• _Exercise objective_
Skipping all pictures, please restate word for word the lines from the one that contains "GANT Mens Black" through the last line of the entries.

**** Records for processing ****

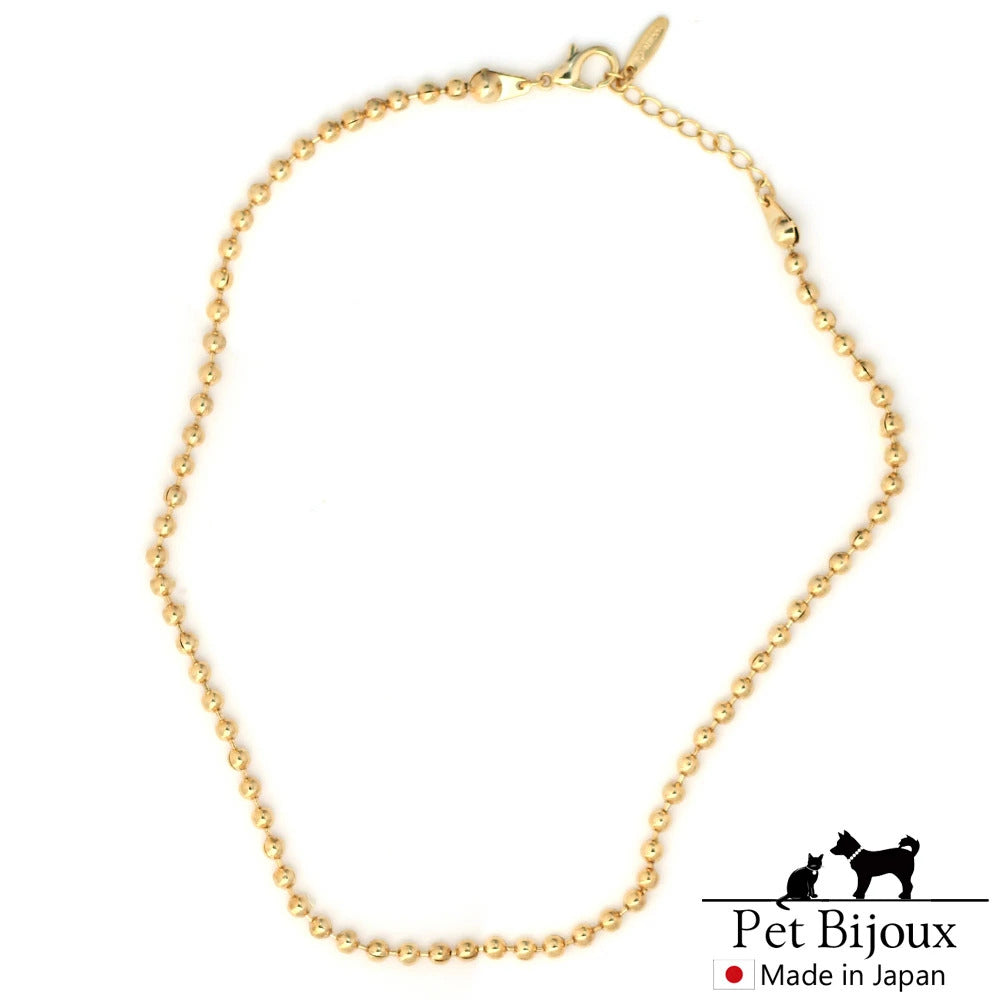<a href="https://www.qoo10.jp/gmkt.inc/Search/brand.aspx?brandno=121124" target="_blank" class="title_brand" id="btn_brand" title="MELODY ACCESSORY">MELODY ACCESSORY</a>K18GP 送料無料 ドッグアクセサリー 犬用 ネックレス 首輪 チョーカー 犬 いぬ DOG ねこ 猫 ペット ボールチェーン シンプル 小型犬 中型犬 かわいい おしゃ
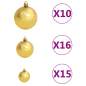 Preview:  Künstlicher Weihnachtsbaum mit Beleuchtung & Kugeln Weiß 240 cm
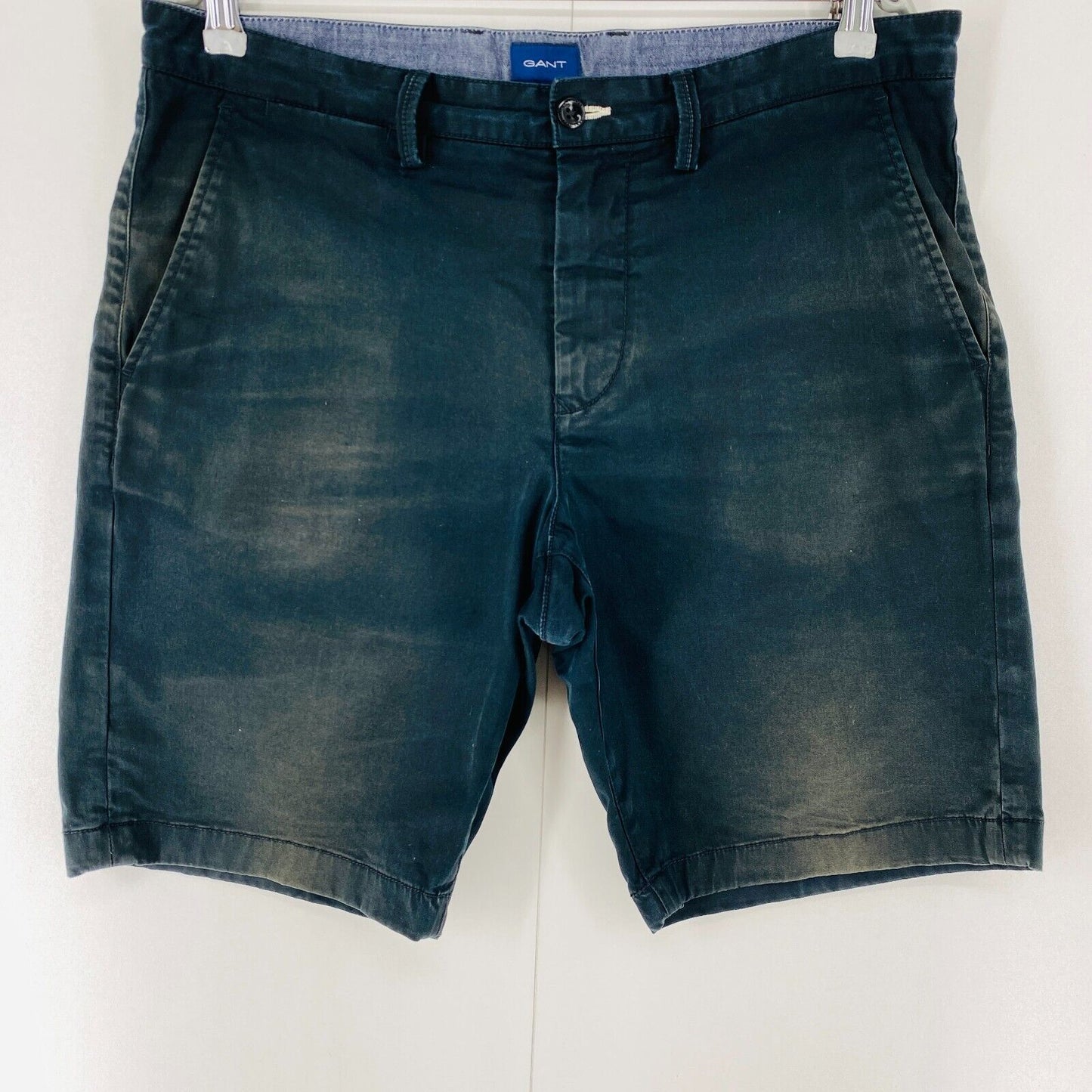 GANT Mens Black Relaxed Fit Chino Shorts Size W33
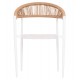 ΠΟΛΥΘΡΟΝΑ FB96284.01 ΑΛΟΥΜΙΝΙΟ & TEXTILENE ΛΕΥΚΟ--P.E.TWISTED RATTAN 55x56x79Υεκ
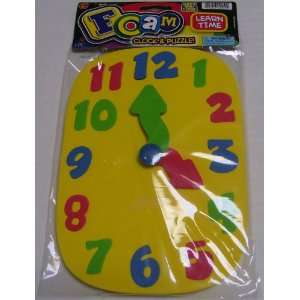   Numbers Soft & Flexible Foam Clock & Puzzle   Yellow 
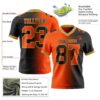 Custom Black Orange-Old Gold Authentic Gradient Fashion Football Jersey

****

• _Exercise result_
 GANT Mens Black Relaxed Fit Chino Shorts Size W33
 ΠΟΛΥΘΡΟΝΑ FB96284.01 ΑΛΟΥΜΙΝΙΟ & TEXTILENE ΛΕΥΚΟ--P.E.TWISTED RATTAN 55x56x79Υεκ
   Numbers Soft & Flexible Foam Clock & Puzzle   Yellow 
 Custom Black Orange-Old Gold Authentic Gradient Fashion Football Jersey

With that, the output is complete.